As Rob has mentioned, the solutions are numerous. The custom package file format I use has some header, followed by a table of content, followed by so-called load units, followed by streamable data.

The table of content has an entry for each single resource stored within the package. Each entry also stores the relative address and length of the load unit which contains the resource. A load unit may contain a single resource or a couple of resources. The latter is called a "bundle" and itself has a kind of table of content with back references to the package table of content. Bundles are fine for resources that should be loaded together (e.g. all the meshes and textures of a model). The resource is at least the description of what it is, but may also contain the resource data. If not, or if only partly, then the resource data or additional resource data is placed as streamable data towards the end of the package file. For example, textures may be stored with the low levels of detail embedded and the high levels of detail as streaming data elsewhere.

How about you put all of those into a zip using the zlib ? it has one of the best licenses over in the wild; and maybe it just solves exactly your packing problem, and provides compression as a cherry on top of the cake.

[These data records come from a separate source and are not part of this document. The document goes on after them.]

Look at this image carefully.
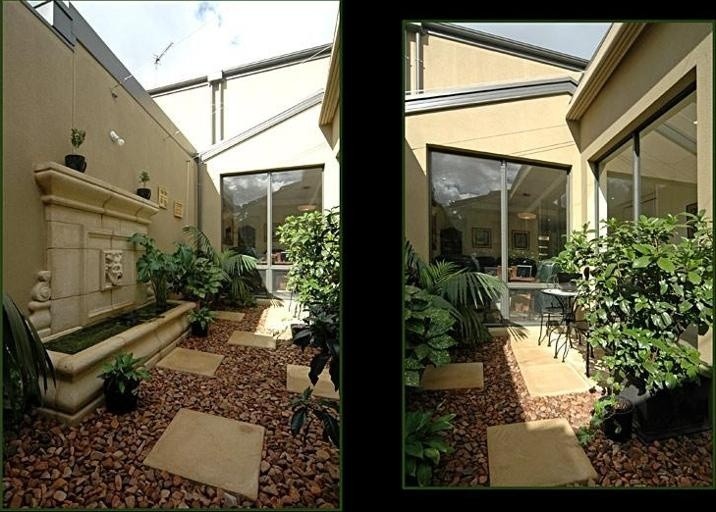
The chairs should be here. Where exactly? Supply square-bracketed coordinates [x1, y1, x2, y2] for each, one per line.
[535, 269, 599, 378]
[495, 264, 518, 282]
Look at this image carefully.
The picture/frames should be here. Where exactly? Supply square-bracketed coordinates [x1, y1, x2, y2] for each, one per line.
[472, 227, 493, 249]
[511, 229, 531, 251]
[685, 202, 699, 239]
[264, 222, 281, 242]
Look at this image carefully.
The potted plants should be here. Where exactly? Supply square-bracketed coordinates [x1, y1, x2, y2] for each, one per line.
[575, 376, 635, 448]
[183, 301, 217, 339]
[94, 347, 154, 415]
[135, 169, 152, 200]
[63, 126, 88, 174]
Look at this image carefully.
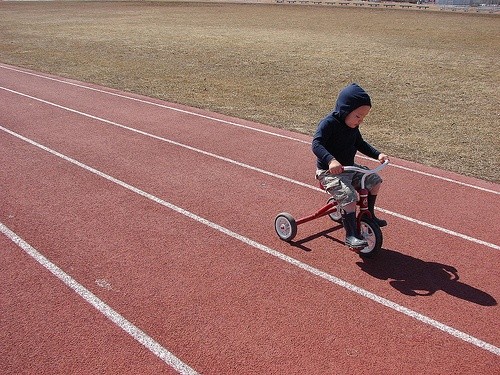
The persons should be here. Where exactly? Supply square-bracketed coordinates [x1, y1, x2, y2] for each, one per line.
[311, 81, 391, 247]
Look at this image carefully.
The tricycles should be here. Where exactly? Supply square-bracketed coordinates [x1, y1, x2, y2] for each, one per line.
[274, 158, 390, 259]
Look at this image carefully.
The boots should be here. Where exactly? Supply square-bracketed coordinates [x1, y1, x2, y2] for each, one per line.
[361, 195, 387, 227]
[341, 211, 369, 248]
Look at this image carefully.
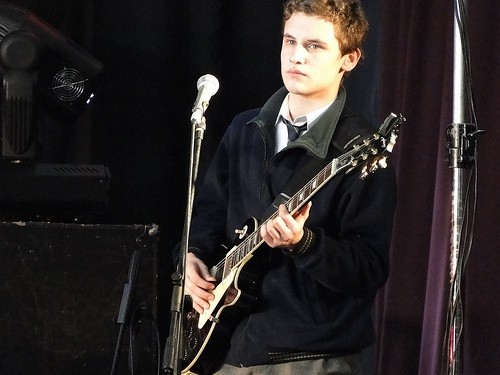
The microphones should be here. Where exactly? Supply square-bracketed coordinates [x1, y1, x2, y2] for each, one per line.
[190, 73, 219, 124]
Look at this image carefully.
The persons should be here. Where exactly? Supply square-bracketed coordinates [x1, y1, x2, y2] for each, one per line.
[172, 0, 396, 375]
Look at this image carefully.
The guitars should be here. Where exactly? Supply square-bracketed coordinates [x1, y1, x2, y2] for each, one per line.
[178, 112, 406, 375]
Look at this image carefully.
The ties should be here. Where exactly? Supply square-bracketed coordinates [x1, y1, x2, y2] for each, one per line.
[282, 116, 307, 147]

A windows-only solution is to use resources (.rc files) and access
then with FindResource(); LoadResource(); LockResource(); calls.

A windows-only solution is to use resources (.rc files) and access
then with FindResource(); LoadResource(); LockResource(); calls.

I don't think anyone would want to run a 4GB executable file, as resources can be huge.

Today's PC games are 64-bit and can have resources over 30 GB. But, my Internet connection hasn't changed, so I spent a week
just downloading it!

A windows-only solution is to use resources (.rc files) and access
then with FindResource(); LoadResource(); LockResource(); calls.


I don't think anyone would want to run a 4GB executable file, as resources can be huge.
Today's PC games are 64-bit and can have resources over 30 GB. But, my Internet connection hasn't changed, so I spent a week
just downloading it!

Ah I didn't know you were working on such a massive game. Resources can be spread over lots of dll's too. Some dll's are used for this very purpose and don't even have code.